Thornton v. Little Sisters of the Poor

380 A.2d 593, 1977 D.C. App. LEXIS 287
CourtDistrict of Columbia Court of Appeals
DecidedDecember 6, 1977
Docket11008
StatusPublished
Cited by8 cases

This text of 380 A.2d 593 (Thornton v. Little Sisters of the Poor) is published on Counsel Stack Legal Research, covering District of Columbia Court of Appeals primary law. Counsel Stack provides free access to over 12 million legal documents including statutes, case law, regulations, and constitutions.

Bluebook
Thornton v. Little Sisters of the Poor, 380 A.2d 593, 1977 D.C. App. LEXIS 287 (D.C. 1977).

Opinion

PER CURIAM:

This is an appeal from the dismissal by the Superior Court of a civil action instituted by the Administrators and Trustees of the estate of Joseph Foller, deceased, and Katherine Rohleder, deceased, against the Little Sisters of the Poor,' St. Joseph’s Home and School, and Lawyers Title Insurance Company.

The case arose out of the condemnation of a parcel of land instituted in June of 1971 when the District of Columbia Redevelopment Land Agency (the Agency) filed a Complaint in Condemnation and Declaration of Taking with the United States District Court. To ascertain the property’s ownership, the Agency in May of 1969 contracted to obtain a title report on the property from Lawyers Title Insurance Company. The title report, completed in January 1971, disclosed that the Little Sisters and St. Joseph’s each held a one-quarter interest in the property to be condemned, and that the remaining one-half interest was vested in the heirs and devisees of Joseph Foller and Katherine Rohleder. This report was mailed to the Agency on January 10, 1973.

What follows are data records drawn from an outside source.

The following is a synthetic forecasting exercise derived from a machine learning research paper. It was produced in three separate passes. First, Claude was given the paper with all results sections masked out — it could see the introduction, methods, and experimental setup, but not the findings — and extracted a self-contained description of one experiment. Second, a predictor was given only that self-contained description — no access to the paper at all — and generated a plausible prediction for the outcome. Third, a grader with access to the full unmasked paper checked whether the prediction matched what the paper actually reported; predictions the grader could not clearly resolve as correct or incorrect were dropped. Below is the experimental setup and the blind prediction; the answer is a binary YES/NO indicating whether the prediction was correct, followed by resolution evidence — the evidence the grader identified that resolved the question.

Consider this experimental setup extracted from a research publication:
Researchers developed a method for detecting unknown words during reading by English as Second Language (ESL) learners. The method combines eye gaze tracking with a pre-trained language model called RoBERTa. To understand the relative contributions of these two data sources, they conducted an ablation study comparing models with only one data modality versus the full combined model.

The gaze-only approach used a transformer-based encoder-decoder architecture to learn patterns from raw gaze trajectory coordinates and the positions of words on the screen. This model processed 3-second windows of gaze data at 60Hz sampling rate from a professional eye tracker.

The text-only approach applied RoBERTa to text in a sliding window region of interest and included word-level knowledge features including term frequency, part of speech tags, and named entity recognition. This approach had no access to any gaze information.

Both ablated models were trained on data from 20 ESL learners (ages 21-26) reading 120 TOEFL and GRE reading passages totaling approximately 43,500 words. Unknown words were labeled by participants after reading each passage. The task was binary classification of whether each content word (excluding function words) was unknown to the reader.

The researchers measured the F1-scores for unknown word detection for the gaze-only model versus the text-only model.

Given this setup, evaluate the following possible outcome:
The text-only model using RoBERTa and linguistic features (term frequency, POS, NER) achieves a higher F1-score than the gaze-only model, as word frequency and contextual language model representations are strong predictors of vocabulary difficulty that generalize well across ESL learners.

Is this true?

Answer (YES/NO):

Since the identity and addresses of the various heirs and devisees could not be ascertained from the Land Records, the Agency gave notice by publication as provided by Rule 71A(d)(3) of the Federal Rules of Civil Procedure. In addition, the Agency made an independent investigation in an attempt to locate persons with an interest in the property. Although as a result of this investigation some of the interested parties also received actual notice of the proceedings, none of them filed an answer to the Declaration of Taking. At the just compensation hearing on January 26, 1973, the United States District Court ordered payment of $10,462.50 each to the Little Sisters and St. Joseph’s based on the one-quarter interest each was shown to have by the title report. On February 7,1973, Lawyers Title received the checks from the clerk of court, and subsequently turned them over to the two charities. In May and again in September of 1975, the Administrators and Trustees filed motions to set aside the distribution orders. Both motions were denied, and the denials upheld by the United States Court of Appeals for the District of Columbia Circuit.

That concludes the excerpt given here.